● Data records:
::::::
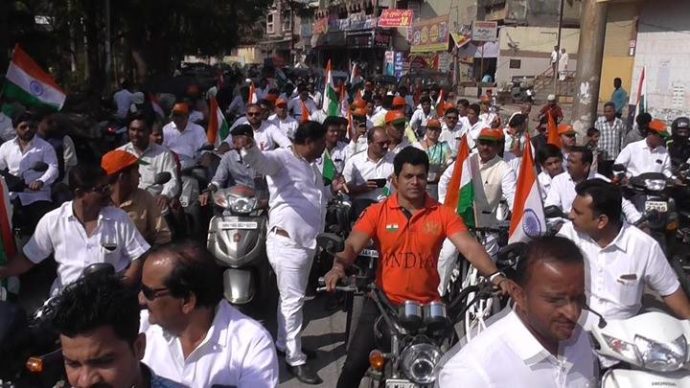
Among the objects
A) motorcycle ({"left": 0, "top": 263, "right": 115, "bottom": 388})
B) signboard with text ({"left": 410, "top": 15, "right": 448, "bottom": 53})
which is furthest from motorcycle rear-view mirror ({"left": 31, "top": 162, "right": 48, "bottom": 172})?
signboard with text ({"left": 410, "top": 15, "right": 448, "bottom": 53})

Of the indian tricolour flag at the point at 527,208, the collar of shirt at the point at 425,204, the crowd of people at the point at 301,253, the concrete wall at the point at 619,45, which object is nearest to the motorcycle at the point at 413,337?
the crowd of people at the point at 301,253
::::::
● TASK BRIEF:
Lay out each line of the rows above as a Markdown table with the columns "No." and "Line", numbering the lines in order and skipping blank lines. Leave the pictures out of the answer.

● OUTPUT FOR THIS TASK:
| No. | Line |
|---|---|
| 1 | Among the objects |
| 2 | A) motorcycle ({"left": 0, "top": 263, "right": 115, "bottom": 388}) |
| 3 | B) signboard with text ({"left": 410, "top": 15, "right": 448, "bottom": 53}) |
| 4 | which is furthest from motorcycle rear-view mirror ({"left": 31, "top": 162, "right": 48, "bottom": 172})? |
| 5 | signboard with text ({"left": 410, "top": 15, "right": 448, "bottom": 53}) |
| 6 | Of the indian tricolour flag at the point at 527,208, the collar of shirt at the point at 425,204, the crowd of people at the point at 301,253, the concrete wall at the point at 619,45, which object is nearest to the motorcycle at the point at 413,337? |
| 7 | the crowd of people at the point at 301,253 |